Walter Hagen claimed the first of his four Open titles at Royal St George’s in 1922, although George Duncan, the Champion two years earlier at neighbouring Deal, almost caught him with a late charge.
It was the second time in a row the Claret Jug had been won by an American but the first time by a US-born player. St Andrews-born Jock Hutchison won at the Old Course in 1921 and defending his title was leading after 54 holes.
Hagen had held the halfway lead after rounds of 76 and 73 but had a 79 in the third round, when the scoring was mostly very high except for a brilliant 72 by Charles Whitcombe.
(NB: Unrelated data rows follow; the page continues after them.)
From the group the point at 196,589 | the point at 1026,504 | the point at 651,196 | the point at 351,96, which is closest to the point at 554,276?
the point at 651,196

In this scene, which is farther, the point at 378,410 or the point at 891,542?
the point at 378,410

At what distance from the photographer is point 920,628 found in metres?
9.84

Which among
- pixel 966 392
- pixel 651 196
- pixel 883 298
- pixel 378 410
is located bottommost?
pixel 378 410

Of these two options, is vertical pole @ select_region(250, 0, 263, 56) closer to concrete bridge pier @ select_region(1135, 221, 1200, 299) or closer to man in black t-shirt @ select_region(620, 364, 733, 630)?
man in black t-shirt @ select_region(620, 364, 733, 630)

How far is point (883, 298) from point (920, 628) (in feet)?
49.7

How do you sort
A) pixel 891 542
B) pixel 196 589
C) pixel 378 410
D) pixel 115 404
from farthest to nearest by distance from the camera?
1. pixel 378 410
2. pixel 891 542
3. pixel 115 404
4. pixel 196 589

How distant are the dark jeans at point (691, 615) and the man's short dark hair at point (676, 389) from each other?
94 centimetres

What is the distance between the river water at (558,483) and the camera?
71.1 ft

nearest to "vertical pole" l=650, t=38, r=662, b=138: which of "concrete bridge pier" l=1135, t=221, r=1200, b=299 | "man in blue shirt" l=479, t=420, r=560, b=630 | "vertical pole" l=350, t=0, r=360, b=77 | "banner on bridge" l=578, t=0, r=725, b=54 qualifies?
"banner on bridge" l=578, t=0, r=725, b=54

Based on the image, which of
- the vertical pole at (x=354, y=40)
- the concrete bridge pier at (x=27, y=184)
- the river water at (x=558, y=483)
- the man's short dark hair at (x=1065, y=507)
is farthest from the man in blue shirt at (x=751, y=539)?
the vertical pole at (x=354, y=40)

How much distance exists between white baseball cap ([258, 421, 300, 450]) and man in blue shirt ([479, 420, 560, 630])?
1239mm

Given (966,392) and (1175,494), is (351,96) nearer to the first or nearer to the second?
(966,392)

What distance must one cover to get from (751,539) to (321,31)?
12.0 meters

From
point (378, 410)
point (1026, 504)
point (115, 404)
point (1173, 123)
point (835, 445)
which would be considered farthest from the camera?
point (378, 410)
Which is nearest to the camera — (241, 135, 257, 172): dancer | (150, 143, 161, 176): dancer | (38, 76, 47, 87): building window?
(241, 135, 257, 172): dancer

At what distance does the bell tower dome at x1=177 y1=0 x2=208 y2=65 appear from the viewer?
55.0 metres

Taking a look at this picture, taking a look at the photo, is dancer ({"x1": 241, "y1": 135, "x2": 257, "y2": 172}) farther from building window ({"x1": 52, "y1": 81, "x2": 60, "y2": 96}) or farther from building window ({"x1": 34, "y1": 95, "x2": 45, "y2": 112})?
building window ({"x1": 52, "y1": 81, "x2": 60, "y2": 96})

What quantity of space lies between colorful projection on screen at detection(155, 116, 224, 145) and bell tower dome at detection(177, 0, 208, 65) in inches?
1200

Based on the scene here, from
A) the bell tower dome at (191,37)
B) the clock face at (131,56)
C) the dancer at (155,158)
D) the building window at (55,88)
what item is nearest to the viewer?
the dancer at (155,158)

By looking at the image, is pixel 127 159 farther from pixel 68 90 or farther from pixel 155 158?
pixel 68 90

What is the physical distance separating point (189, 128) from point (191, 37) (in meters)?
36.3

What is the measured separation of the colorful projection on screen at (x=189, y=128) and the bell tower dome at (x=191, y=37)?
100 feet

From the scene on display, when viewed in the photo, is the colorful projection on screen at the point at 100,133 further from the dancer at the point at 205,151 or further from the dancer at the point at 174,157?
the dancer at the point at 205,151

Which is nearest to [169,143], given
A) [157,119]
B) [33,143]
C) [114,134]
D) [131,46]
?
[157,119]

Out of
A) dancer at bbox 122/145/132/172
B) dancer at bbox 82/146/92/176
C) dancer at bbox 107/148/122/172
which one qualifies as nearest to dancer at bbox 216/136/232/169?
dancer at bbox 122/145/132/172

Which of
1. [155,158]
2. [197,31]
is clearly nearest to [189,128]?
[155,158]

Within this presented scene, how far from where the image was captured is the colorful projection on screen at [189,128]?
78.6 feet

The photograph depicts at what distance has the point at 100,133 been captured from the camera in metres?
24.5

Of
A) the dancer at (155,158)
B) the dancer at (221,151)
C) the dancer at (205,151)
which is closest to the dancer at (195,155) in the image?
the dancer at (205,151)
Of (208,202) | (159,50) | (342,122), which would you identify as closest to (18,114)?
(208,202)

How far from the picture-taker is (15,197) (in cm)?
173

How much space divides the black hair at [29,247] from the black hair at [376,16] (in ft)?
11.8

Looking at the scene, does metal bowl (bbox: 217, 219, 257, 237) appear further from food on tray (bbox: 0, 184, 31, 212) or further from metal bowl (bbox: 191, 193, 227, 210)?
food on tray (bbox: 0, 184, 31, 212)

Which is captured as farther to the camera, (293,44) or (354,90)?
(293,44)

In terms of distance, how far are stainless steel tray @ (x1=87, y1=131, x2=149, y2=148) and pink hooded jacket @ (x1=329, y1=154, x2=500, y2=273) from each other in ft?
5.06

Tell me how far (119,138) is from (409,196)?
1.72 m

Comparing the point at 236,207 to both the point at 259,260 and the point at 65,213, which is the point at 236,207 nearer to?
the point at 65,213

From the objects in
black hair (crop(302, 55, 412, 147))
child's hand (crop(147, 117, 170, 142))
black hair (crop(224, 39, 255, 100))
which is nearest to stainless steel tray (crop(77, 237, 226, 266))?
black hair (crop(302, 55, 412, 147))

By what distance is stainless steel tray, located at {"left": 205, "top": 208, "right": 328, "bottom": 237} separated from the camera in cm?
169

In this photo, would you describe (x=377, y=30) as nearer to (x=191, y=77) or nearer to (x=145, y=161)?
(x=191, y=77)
Hagen closed with a 72 to post a total of 300, which was thought unbeatable.
Telegrams were sent to newspaper offices along those lines. Luckily for the press men, nobody did beat him but two came close.
Cornish-born American Jim Barnes had a 5 at the last to finish on 301 after a 73, while Duncan, who was thought out of if after an 81 in the third round, made a brilliant late surge.
A 2 at the 16th and a 4 at the 17th left the Scot needing a 4 at the last to tie. But his approach rolled down into the dip to the left of the green and he chipped weakly and took a 5. He had closed with a 69 but one short of Hagen.
Duncan’s Hollow is now the name of the area where his approach ended up.Hutchison finished in fourth place and Whitcombe, one of three golfing brothers, was fifth and a 53-year-old JH Taylor sixth. It was a fourth major title for the flamboyant Hagen, after two US Open wins and victory in the 1920 PGA Championship.